[Entries on spatial positioning]
_____

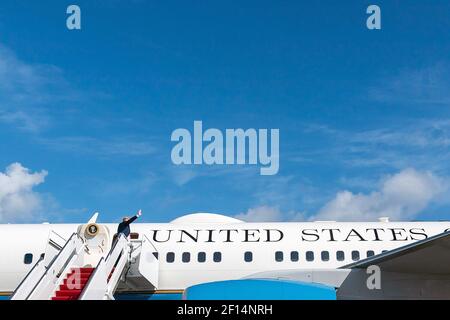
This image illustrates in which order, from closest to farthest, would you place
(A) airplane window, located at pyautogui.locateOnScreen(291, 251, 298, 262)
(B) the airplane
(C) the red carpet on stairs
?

_____

● **DESCRIPTION OF THE TASK**: Change "closest" to "nearest" wherever it occurs in the data, keeping everything else the same and leaving out the pictures.

● **EXPECTED ANSWER**:
This image illustrates in which order, from nearest to farthest, would you place
(A) airplane window, located at pyautogui.locateOnScreen(291, 251, 298, 262)
(B) the airplane
(C) the red carpet on stairs
?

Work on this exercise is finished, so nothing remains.